Update on the LSE Atheist, Secular and Humanist Society

Although it is positive that the LSE Atheist, Secular and Humanist Society has received an apology from Professor Craig Calhoun, the Director of the LSE, they correctly point out several unsatisfactory elements in his letter. (This does not seem to be in the public domain.)

We are disappointed by Professor Calhoun’s admission that there was no “audit trail of the number and substance of complaints received”. We believe that such flippancy does not behove the LSE’s commitment to freedom of expression, and hope that the LSE will reform its procedures to better reflect this commitment. In light of the LSE’s inability to produce any evidence of complaints, we continue to believe that there were, in fact, none, and to suspect that our real crime was to offend the politics of the officials concerned, not the sensibilities of our fellow students.

We are also disappointed that Professor Calhoun has failed to apologise for, or even acknowledge, our harassment at the hands of LSE Security and LSESU officers. We disagree with Professor Calhoun’s contention that they acted ‘in good faith’ in dealing with a ‘difficult situation’, and aver that the decisions in question were uncomplicated and taken unhurriedly, over two days. We would like to know of the punitive action taken against the LSE and LSESU staff concerned, particularly against the named senior officials of the School administration, who are guilty of more than an ordinary miscalculation.

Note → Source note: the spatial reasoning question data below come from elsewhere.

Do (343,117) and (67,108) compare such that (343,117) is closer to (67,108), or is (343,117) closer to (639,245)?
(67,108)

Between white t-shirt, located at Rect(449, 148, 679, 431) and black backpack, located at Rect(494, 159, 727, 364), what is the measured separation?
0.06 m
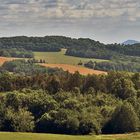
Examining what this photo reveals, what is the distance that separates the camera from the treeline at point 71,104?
337 feet

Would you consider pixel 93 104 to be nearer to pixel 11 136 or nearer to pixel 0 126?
pixel 0 126

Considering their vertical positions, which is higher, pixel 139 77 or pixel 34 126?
pixel 139 77

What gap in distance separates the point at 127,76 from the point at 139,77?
3.84 meters

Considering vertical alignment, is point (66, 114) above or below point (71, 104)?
below

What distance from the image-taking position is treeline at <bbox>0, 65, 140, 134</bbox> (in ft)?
337

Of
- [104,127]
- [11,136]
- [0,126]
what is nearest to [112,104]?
[104,127]

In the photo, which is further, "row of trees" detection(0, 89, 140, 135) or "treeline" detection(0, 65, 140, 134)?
"treeline" detection(0, 65, 140, 134)

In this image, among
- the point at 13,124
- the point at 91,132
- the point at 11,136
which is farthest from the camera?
the point at 13,124

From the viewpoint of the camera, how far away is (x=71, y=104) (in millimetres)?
111938

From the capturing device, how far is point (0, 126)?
106 metres

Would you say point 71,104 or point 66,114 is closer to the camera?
point 66,114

We are also dismayed by an aside in Professor Calhoun’s decision, in which he claims he doubts that the behaviour of the LSESU officers was “a complete shock to you, particularly in light of the controversial nature of these images”. We reject this attempt to excuse the behaviour of the LSESU officers by apportioning blame to us.

We insist that the t-shirts were entirely innocuous, and that we did not wear them with the intention of causing offence, but we also maintain that genuine freedom of expression in a civilised society must protect the provocative, the offensive and the blasphemous.

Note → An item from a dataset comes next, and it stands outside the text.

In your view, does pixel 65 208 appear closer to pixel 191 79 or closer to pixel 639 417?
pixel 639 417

We would also like to register our puzzlement at Professor Calhoun’s lament that “so much time and energy has been spent on trying to deal with this matter in the public arena before I was given an opportunity to review (the case)”. We can only wonder why Professor Calhoun did not intercede sooner himself, if only to mitigate the damage this shameful incident has done to the reputation of the LSE.

The observation that the behaviour of the LSE officers ‘cannot have come as a complete shock’ to the LSE ASH members is particularly worth pausing on. The implication, the logic, seems to be that, if it is common knowledge that some people might potentially find certain words or actions offensive, then you are partly responsible if you suffer negative consequences as a result of those words or actions.  This kind of victim-blaming charge might, with equal unfairness, be levelled at a woman wearing a niqab who had suffered harassment. According to the LSE’s own statement Calhoun acknowledges that ‘the wearing of the t-shirts on this occasion did not amount to harassment or contravene the law or LSE policies.’  And yet there is this hint that the students were asking for trouble – that what happened was their fault, not the fault of the heavy handed SU officers. It is a concern that a university should be so grudging and equivocal on an issue as central to academic life as free speech.